Food waste is a major problem that affects the entire planet. The United Nations estimates that approximately 14% of food produced is lost between harvest and retail. The Food and Agriculture Organisation estimated that Africa will lose approximately USD 4 billion in food production by 2021.
The global population has reached 8 billion people on November 15, 2022. Africa currently houses roughly one-eighth of the world's population. According to the United Nations, eight countries, five of which are African, will account for more than half of the world's projected population increase up to 2050.
The combination of a rapidly growing population and a high food loss index places Africa in a precarious position in terms of food security. Already, 140 million Africans are facing acute food insecurity (World Bank), and the current food crisis affects 346 million people (FAO).
The lack of effective refrigeration at the post-harvest section of the food value chain is one of the major contributors to Africa's soaring food loss. It goes without saying that implementing large-scale cold chain solutions on the continent is likely to result in reduced food loss and contribute to improved food security and earnings for people involved in agriculture.
Food security as an African priority
The African Union has identified food security as a top priority for the continent, and it advocates for policy, funding, and multi-stakeholder interventions at various stages of the agri-food value chain. Furthermore, all African countries are working together and individually to achieve the Sustainable Development Goal of zero hunger. Interventions being implemented on the continent to support food security and agricultural efficiency include direct action on farms as well as support systems that move food from farm to table.
Cold chain logistics in the food value chain
Handling food at a lower temperature is part of the cold chain. It keeps perishable foods fresher for longer and allows for long-distance transportation with minimal spoilage throughout the interconnected steps of the food value chain.
There are several advantages to increasing the shelf life of food using cold chain solutions, from the farm to the retailer. Chilling produce immediately after picking, transporting it in refrigerated vehicles, storing it in cold warehouses, and using reefer containers for long-distance bulk transport all help to maintain nutritional value and minimize losses. However, for Africa to fully realize the potential, there is need accelerate expansion in areas including, infrastructure, reliable power supply and development as well as diversification of transport networks.

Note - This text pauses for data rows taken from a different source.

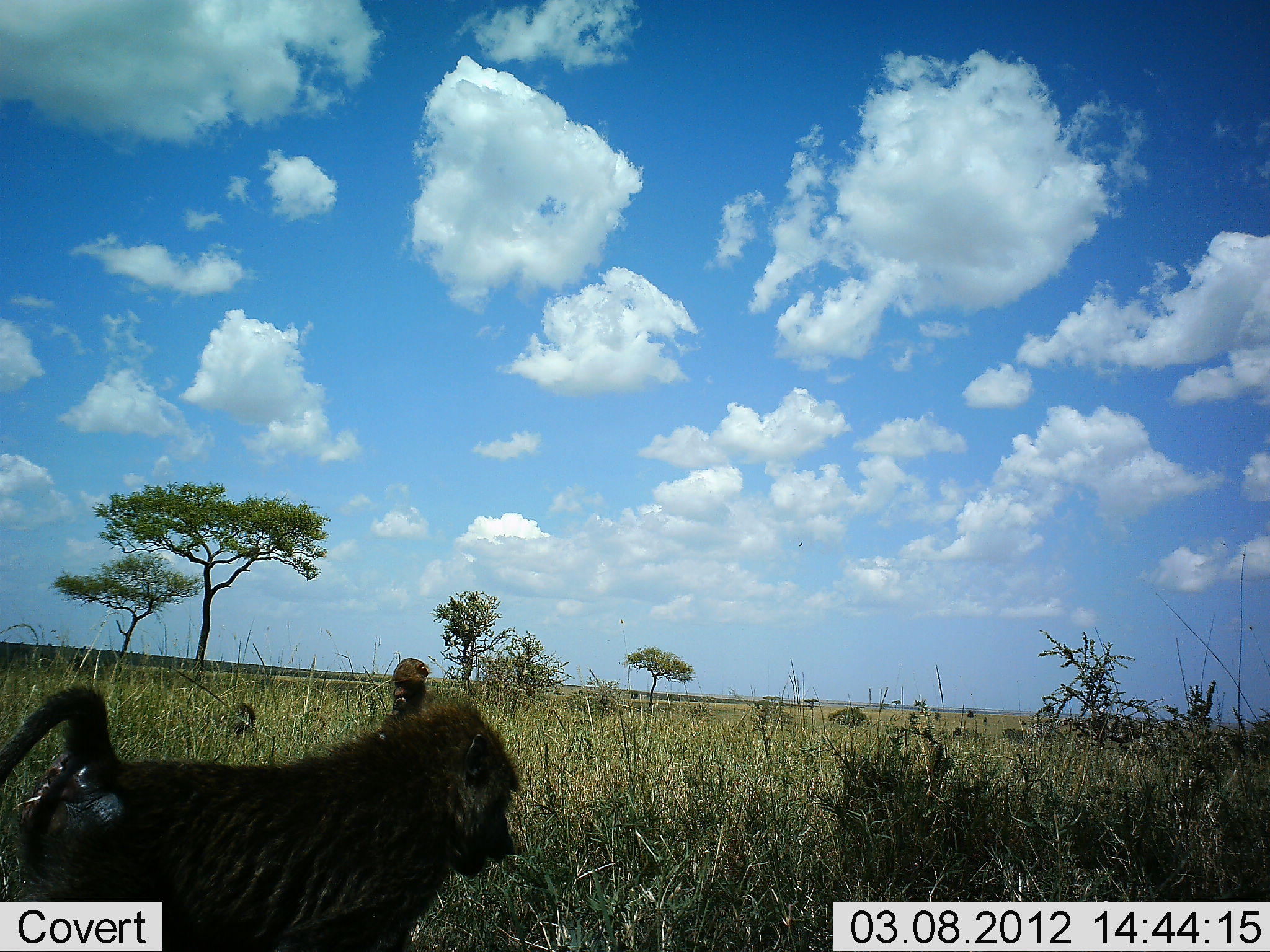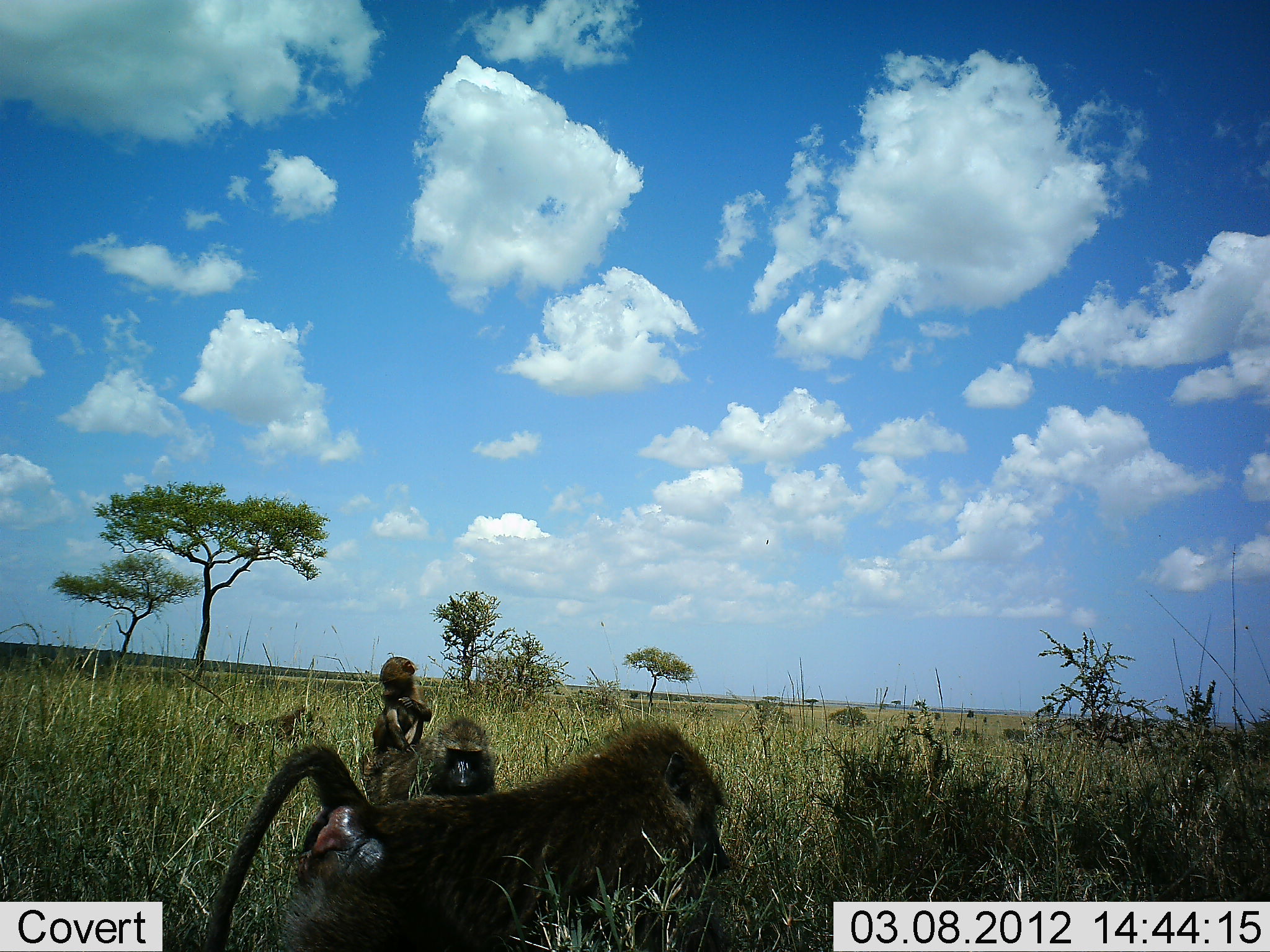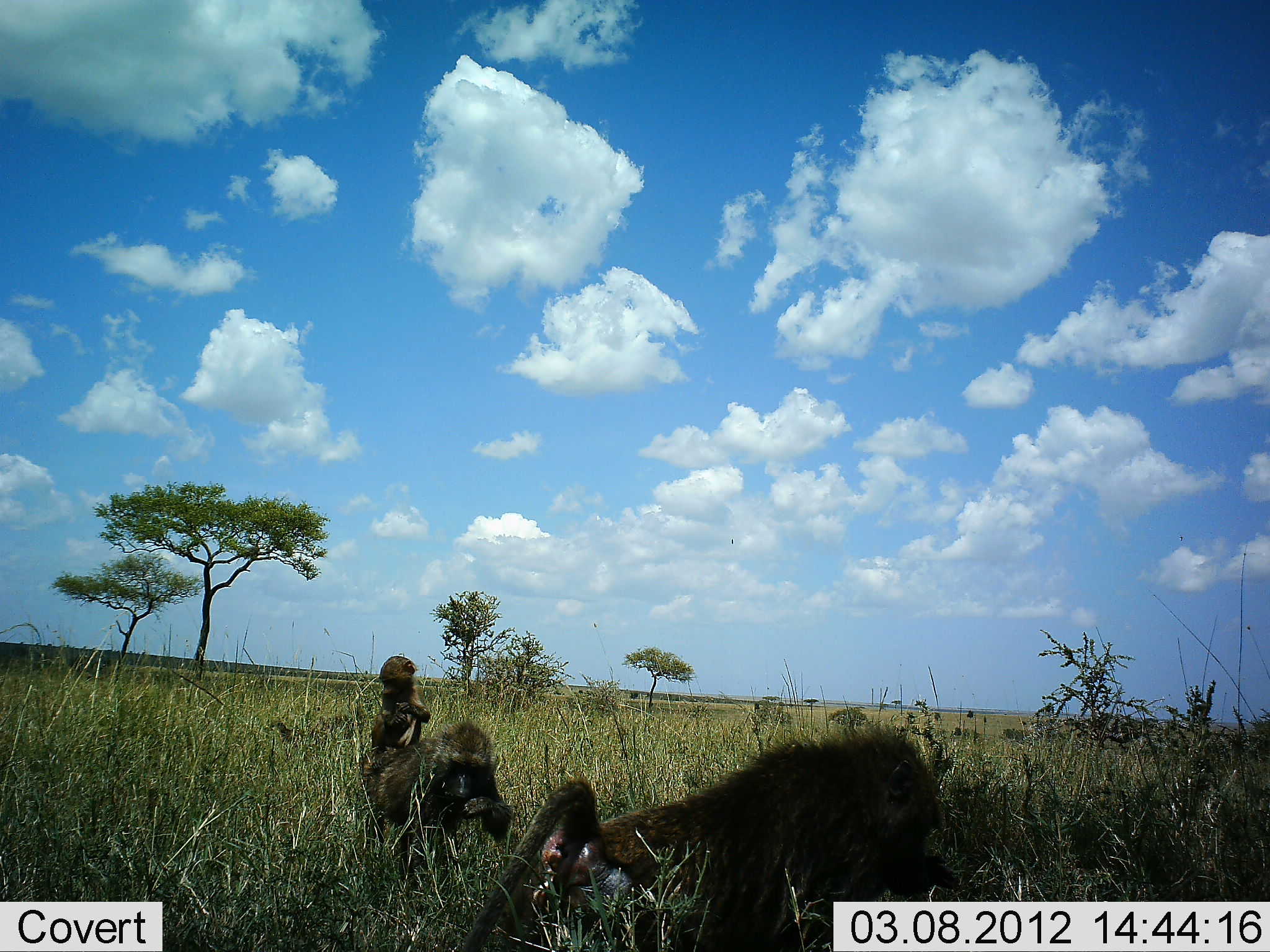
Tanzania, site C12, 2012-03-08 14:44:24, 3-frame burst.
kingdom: Animalia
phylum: Chordata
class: Mammalia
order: Primates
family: Cercopithecidae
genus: Papio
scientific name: Papio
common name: baboon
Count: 4.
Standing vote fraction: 19%.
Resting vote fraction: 7%.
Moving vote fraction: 89%.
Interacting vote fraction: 4%.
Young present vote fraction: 81%.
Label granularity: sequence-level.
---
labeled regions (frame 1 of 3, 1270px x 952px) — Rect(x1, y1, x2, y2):
animal: Rect(1, 684, 522, 952); Rect(389, 657, 435, 714); Rect(224, 700, 256, 738)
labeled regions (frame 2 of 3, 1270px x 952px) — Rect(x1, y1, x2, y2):
animal: Rect(197, 720, 739, 952); Rect(363, 717, 498, 806); Rect(372, 655, 435, 758); Rect(218, 702, 331, 747)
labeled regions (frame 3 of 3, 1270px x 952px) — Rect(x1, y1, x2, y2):
animal: Rect(449, 723, 966, 952); Rect(357, 720, 517, 879); Rect(369, 654, 432, 751); Rect(270, 720, 306, 745)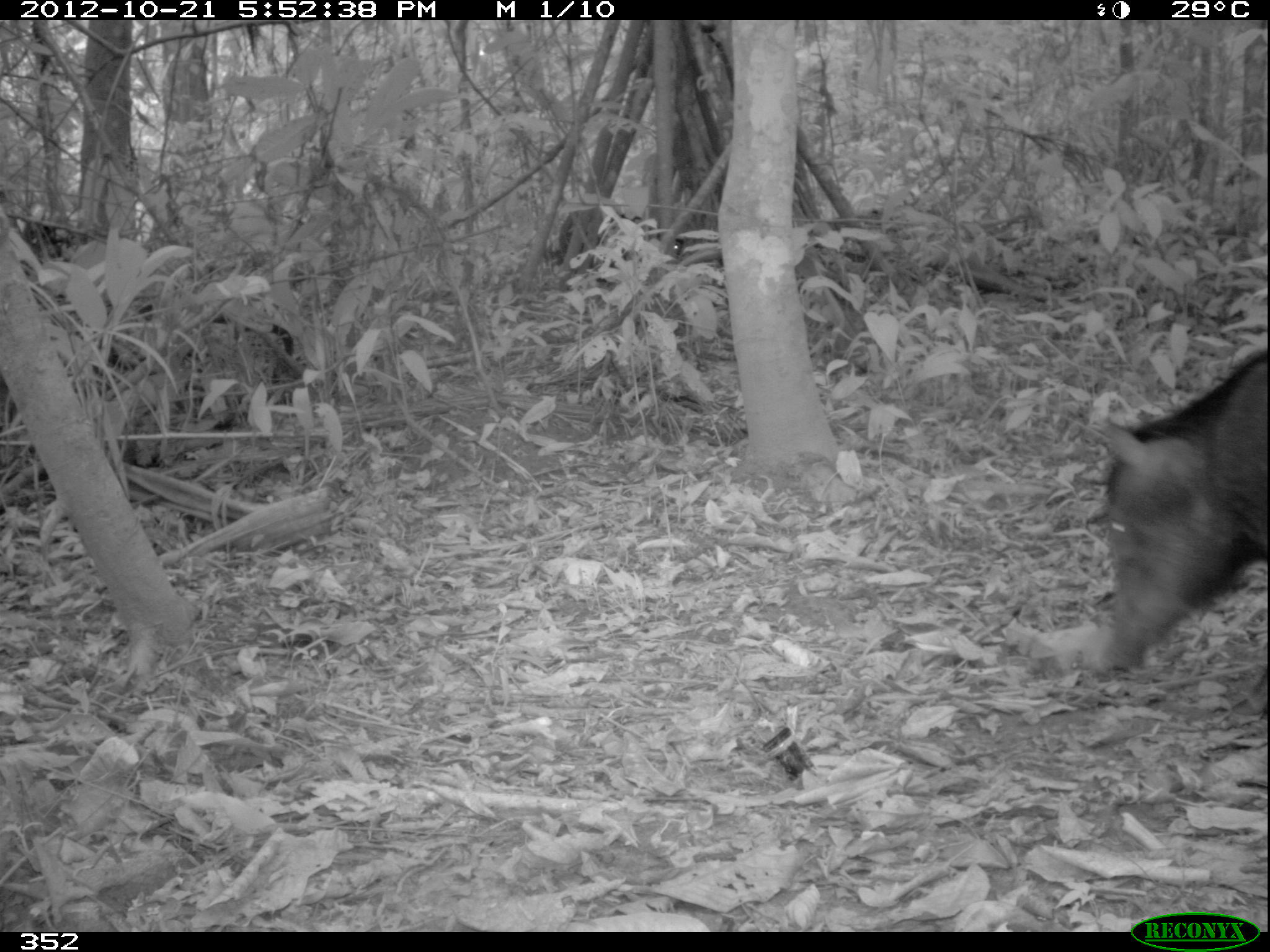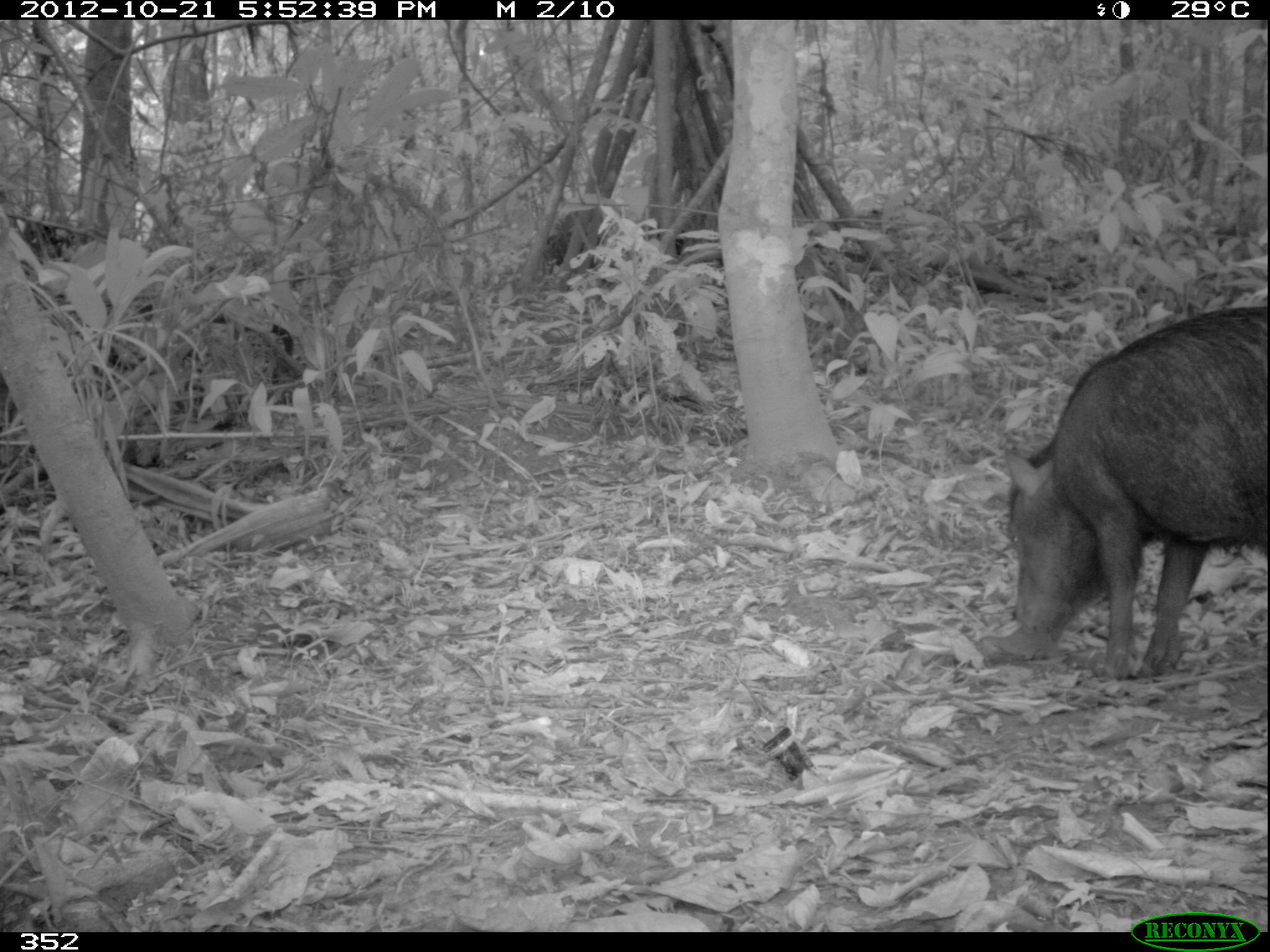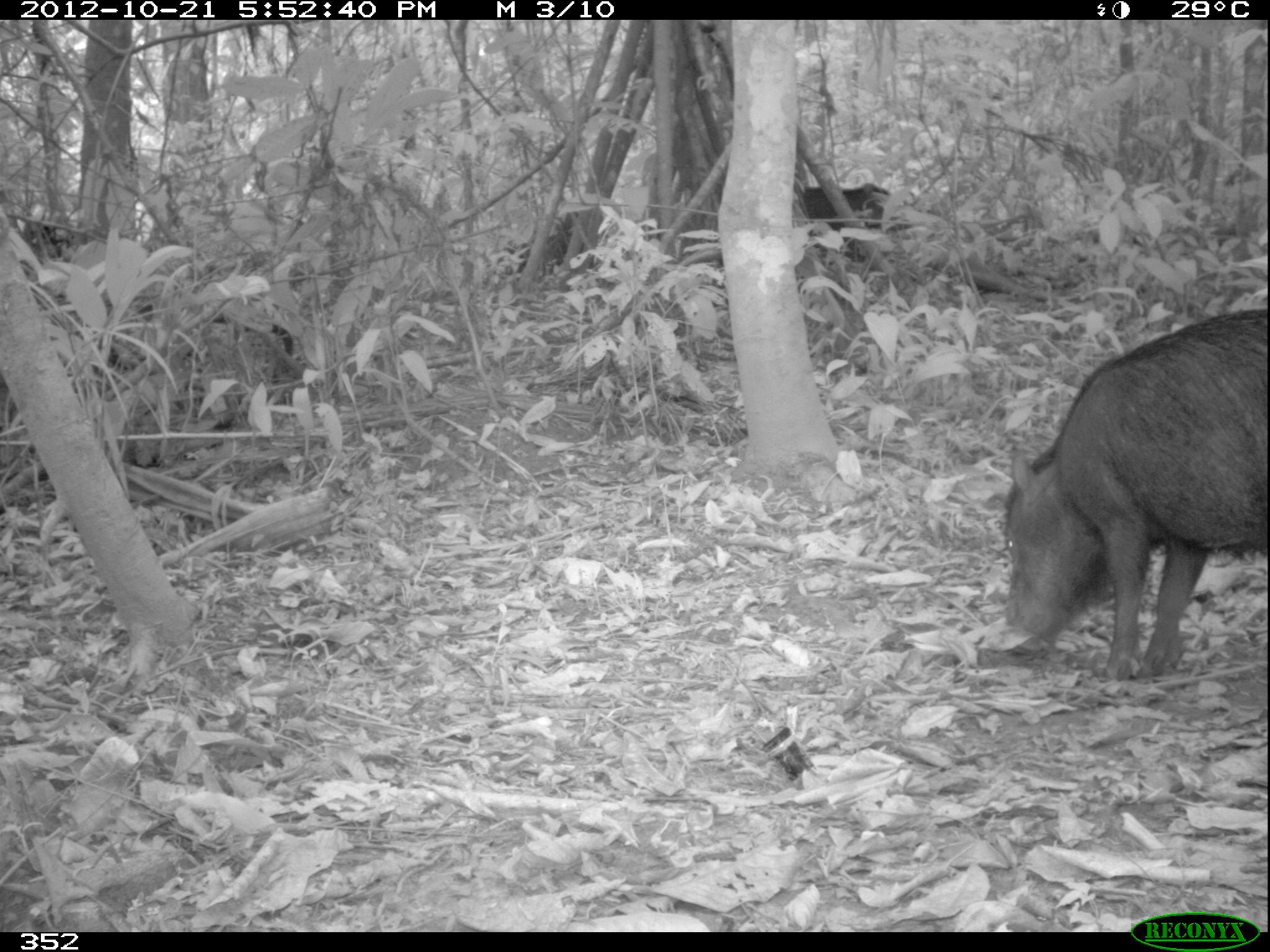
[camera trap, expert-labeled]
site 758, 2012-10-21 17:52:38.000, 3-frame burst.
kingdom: Animalia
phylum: Chordata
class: Mammalia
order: Artiodactyla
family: Tayassuidae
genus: Tayassu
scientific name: Tayassu pecari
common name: white-lipped peccary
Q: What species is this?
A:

Improving Africa's food chain security and reducing poverty
According to FAO, by incorporating cold chain logistics into their food value chains, developing countries can save 144 million tons of food each year. This translates to increased food reserves, which can be distributed to food-insecure populations.
Furthermore, cold chains help farmers earn more money by increasing the shelf life and selling radius of farm produce. According to the International Fund for Agriculture Development, Africa has 33 million smallholder farms whose produce accounts for roughly 70% of the continent's food supply.
Additionally, the Alliance for a Green Revolution in Africa (AGRA) estimates that agriculture accounts for at least 23% of the continent's GDP and employs 40% of the continent's workforce. Given the number of smallholder farmers in the sector, reducing food loss through cold chain solutions will help boost farmer incomes and contribute significantly to the reduction of food waste.
Cold chain solutions to offer visibility and efficiency
In a nutshell, as the continent works to improve food security and reduce poverty, a concerted effort is required to strengthen Africa's food systems. Cold chain solutions will aid in the reduction of losses in supply chains, which are an important component of the continent's food systems. This necessitates looking beyond refrigeration services to energy sources, increasing the number of skilled experts that can build and maintain cold chain infrastructure as well as consistent, clear regulations that govern the import and use of refrigeration equipment and related technologies for continental growth.